## Directions for this task:
Write out every record below exactly as it appears.

Stored data entries
^^^^

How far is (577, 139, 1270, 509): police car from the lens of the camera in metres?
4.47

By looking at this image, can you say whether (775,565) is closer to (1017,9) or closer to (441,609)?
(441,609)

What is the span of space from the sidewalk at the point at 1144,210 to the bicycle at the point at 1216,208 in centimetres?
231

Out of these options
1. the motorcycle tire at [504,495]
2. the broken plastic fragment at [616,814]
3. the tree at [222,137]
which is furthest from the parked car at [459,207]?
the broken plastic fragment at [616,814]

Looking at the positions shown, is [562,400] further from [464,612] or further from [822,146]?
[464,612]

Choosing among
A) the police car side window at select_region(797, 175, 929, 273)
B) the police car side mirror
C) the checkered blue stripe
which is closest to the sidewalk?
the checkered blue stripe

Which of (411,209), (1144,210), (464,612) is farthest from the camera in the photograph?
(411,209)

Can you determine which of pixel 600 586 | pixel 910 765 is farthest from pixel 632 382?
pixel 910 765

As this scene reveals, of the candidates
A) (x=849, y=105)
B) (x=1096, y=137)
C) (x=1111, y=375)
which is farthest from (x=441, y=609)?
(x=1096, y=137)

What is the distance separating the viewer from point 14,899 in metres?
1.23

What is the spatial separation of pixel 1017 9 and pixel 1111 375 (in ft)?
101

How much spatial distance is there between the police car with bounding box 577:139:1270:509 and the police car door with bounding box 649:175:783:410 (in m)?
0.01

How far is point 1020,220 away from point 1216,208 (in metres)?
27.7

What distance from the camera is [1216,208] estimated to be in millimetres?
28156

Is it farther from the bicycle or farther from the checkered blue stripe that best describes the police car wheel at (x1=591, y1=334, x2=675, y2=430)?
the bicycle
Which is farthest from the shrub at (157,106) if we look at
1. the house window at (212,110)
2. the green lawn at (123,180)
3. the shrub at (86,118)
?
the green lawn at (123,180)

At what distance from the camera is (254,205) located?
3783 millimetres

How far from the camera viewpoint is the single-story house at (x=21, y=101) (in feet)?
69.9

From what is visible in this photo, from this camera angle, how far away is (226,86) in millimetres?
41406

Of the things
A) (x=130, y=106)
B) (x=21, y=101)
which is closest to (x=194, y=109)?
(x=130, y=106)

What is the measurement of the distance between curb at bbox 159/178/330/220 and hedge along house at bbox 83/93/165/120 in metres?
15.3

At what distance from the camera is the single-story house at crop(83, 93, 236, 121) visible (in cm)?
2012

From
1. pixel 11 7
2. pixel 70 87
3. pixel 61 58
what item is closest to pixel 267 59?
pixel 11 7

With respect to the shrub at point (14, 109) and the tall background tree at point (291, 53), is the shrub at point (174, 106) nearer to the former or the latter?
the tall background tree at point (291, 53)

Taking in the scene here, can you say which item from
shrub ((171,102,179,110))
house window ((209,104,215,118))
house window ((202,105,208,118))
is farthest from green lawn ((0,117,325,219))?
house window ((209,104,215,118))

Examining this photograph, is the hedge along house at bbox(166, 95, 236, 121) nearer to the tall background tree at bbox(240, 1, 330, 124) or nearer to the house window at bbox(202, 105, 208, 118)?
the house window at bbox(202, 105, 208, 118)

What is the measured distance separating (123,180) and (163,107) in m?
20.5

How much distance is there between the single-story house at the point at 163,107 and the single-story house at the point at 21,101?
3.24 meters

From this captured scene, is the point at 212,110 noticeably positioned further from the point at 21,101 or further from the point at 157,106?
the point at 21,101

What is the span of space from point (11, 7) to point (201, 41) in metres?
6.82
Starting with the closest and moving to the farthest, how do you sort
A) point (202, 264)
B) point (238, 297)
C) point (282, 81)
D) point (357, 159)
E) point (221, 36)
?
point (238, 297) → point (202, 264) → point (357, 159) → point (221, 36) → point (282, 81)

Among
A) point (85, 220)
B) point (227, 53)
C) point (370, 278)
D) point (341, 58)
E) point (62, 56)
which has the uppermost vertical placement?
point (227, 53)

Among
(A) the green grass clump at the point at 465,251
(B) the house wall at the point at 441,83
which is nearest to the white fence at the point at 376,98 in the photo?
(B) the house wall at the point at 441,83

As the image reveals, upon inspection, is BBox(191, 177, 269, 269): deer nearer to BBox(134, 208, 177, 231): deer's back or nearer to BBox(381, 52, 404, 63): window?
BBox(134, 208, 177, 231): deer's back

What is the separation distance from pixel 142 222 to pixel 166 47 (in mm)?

^^^^

## Solved exercise:
How far is (577, 139, 1270, 509): police car from the lens of the camera in metres?
4.47

By looking at this image, can you say whether (775,565) is closer to (1017,9) or closer to (441,609)?
(441,609)

What is the span of space from the sidewalk at the point at 1144,210 to the bicycle at the point at 1216,208 in centimetres?
231

Out of these options
1. the motorcycle tire at [504,495]
2. the broken plastic fragment at [616,814]
3. the tree at [222,137]
which is furthest from the parked car at [459,207]?
the broken plastic fragment at [616,814]

Looking at the positions shown, is [562,400] further from [464,612] or further from [822,146]?
[464,612]

Choosing among
A) the police car side window at select_region(797, 175, 929, 273)
B) the police car side mirror
C) the checkered blue stripe
which is closest to the sidewalk?
the checkered blue stripe

Which of (411,209), (1144,210), (464,612) is farthest from the camera in the photograph?
(411,209)

Can you determine which of pixel 600 586 | pixel 910 765 is farthest from pixel 632 382?
pixel 910 765

As this scene reveals, of the candidates
A) (x=849, y=105)
B) (x=1096, y=137)
C) (x=1111, y=375)
which is farthest from (x=441, y=609)?
(x=1096, y=137)

What is the distance separating the viewer from point 14,899 in metres?
1.23

What is the spatial separation of pixel 1017 9 and pixel 1111 375 (in ft)?
101

How much spatial distance is there between the police car with bounding box 577:139:1270:509 and the police car door with bounding box 649:175:783:410 (in m)?
0.01

How far is point 1020,220 away from point 1216,208 (in metres)?
27.7

What distance from the camera is [1216,208] estimated to be in millimetres?
28156

Is it farther from the bicycle or farther from the checkered blue stripe that best describes the police car wheel at (x1=591, y1=334, x2=675, y2=430)?
the bicycle
Which is farthest from the shrub at (157,106) if we look at
1. the house window at (212,110)
2. the green lawn at (123,180)
3. the shrub at (86,118)
?
the green lawn at (123,180)

At what distance from the camera is (254,205) located?
3783 millimetres

How far from the camera viewpoint is the single-story house at (x=21, y=101) (in feet)?
69.9

From what is visible in this photo, from this camera angle, how far away is (226,86) in millimetres?
41406

Of the things
A) (x=130, y=106)
B) (x=21, y=101)
which is closest to (x=194, y=109)?
(x=130, y=106)

What is the measurement of the distance between curb at bbox 159/178/330/220 and hedge along house at bbox 83/93/165/120 in metres?
15.3

At what distance from the camera is the single-story house at crop(83, 93, 236, 121) visible (in cm)?
2012

From
1. pixel 11 7
2. pixel 70 87
3. pixel 61 58
what item is closest to pixel 267 59?
pixel 11 7

With respect to the shrub at point (14, 109) and the tall background tree at point (291, 53), is the shrub at point (174, 106) nearer to the former or the latter?
the tall background tree at point (291, 53)

Taking in the scene here, can you say which item from
shrub ((171,102,179,110))
house window ((209,104,215,118))
house window ((202,105,208,118))
is farthest from green lawn ((0,117,325,219))?
house window ((209,104,215,118))

Examining this photograph, is the hedge along house at bbox(166, 95, 236, 121) nearer to the tall background tree at bbox(240, 1, 330, 124) or nearer to the house window at bbox(202, 105, 208, 118)?
the house window at bbox(202, 105, 208, 118)

What is the measured distance separating (123,180) and (163,107) in m?
20.5

How much distance is there between the single-story house at the point at 163,107 and the single-story house at the point at 21,101?
3.24 meters

From this captured scene, is the point at 212,110 noticeably positioned further from the point at 21,101 or further from the point at 157,106?
the point at 21,101

What is the span of space from point (11, 7) to point (201, 41) in metres?
6.82
Starting with the closest and moving to the farthest, how do you sort
A) point (202, 264)
B) point (238, 297)
C) point (282, 81)
D) point (357, 159)
E) point (221, 36)
?
point (238, 297) → point (202, 264) → point (357, 159) → point (221, 36) → point (282, 81)

Among
A) point (85, 220)
B) point (227, 53)
C) point (370, 278)
D) point (341, 58)
E) point (62, 56)
which has the uppermost vertical placement?
point (227, 53)

Among
(A) the green grass clump at the point at 465,251
(B) the house wall at the point at 441,83
which is nearest to the white fence at the point at 376,98 in the photo?
(B) the house wall at the point at 441,83

As the image reveals, upon inspection, is BBox(191, 177, 269, 269): deer nearer to BBox(134, 208, 177, 231): deer's back or nearer to BBox(381, 52, 404, 63): window?
BBox(134, 208, 177, 231): deer's back

What is the separation distance from pixel 142 222 to pixel 166 47 (in mm)?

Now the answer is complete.